冷徹竜王の花嫁Ⅰ【完】
「あ……ねぇ、クランベル」
「何でしょう?」
「王様には知られない様にお願い出来る?無理なお願いとは思うけれど、もし知られたら……」
恐らく…いや、確実に中止になるだろう。
ベルデーク公爵令嬢が参加されると知られたら、計画の前に取りやめになるかもしれない。
それだけは何とかして避けたい。
「…お茶会の事はバレて良いわ。けれど、公爵令嬢が参加される事だけは絶対に知らせないでね」
必死にお願いする私に、クランベルは呆れた様にため息をついた。
「他のご令嬢を王城内へ入れるには許可が必要です。お茶会の事も恐らく王様にはバレる事でしょう。
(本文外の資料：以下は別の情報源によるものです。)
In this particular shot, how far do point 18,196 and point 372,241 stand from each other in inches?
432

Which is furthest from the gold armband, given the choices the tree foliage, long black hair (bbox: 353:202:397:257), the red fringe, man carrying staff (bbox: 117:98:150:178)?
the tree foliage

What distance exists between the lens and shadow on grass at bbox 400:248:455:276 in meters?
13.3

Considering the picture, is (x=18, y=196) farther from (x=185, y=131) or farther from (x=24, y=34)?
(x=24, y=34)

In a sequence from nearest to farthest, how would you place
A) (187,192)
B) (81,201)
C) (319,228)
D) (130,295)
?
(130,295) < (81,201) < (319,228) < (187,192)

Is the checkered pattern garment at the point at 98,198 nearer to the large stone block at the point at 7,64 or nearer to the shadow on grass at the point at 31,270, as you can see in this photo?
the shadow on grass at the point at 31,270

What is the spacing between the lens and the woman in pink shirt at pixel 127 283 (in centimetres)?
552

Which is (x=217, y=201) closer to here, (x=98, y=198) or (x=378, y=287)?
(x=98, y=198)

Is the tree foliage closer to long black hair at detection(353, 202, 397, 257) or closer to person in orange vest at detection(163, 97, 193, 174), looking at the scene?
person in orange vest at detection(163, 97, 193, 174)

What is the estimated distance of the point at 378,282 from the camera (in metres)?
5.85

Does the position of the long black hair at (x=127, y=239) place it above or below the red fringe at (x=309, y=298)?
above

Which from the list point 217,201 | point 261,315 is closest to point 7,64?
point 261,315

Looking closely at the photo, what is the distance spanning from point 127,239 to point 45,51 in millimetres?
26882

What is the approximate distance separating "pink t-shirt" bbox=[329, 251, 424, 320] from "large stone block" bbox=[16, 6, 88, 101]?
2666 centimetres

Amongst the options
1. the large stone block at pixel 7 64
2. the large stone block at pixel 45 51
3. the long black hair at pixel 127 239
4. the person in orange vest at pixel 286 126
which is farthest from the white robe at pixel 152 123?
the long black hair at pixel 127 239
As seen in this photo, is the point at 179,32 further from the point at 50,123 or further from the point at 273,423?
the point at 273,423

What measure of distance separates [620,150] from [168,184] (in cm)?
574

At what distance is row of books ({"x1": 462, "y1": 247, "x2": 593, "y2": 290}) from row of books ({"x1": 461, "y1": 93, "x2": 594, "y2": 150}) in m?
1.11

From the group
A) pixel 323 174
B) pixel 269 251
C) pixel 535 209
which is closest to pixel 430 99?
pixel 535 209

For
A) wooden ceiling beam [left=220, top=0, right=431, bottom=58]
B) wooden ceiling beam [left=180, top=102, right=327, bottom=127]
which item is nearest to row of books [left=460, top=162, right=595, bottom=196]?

…けれど、その様に心配されなくともベルデーク公爵令嬢はバレないと思いますのでご安心ください」
「何で?」
「ベルデーク公爵家は王城内への入出が代々許されておりますので、許可なしでも中へ入れます」
その言葉に取り合えずバレる恐れはないと安心する。
「良かった…。では、戻ってお茶会の計画を立てましょう」
「かしこまりました」
初めてのお茶会。
夜会の時とはまた違う交流の場所に、私は心を躍らせる。
まさか、あのような事が起きるとは知らずに――――――――。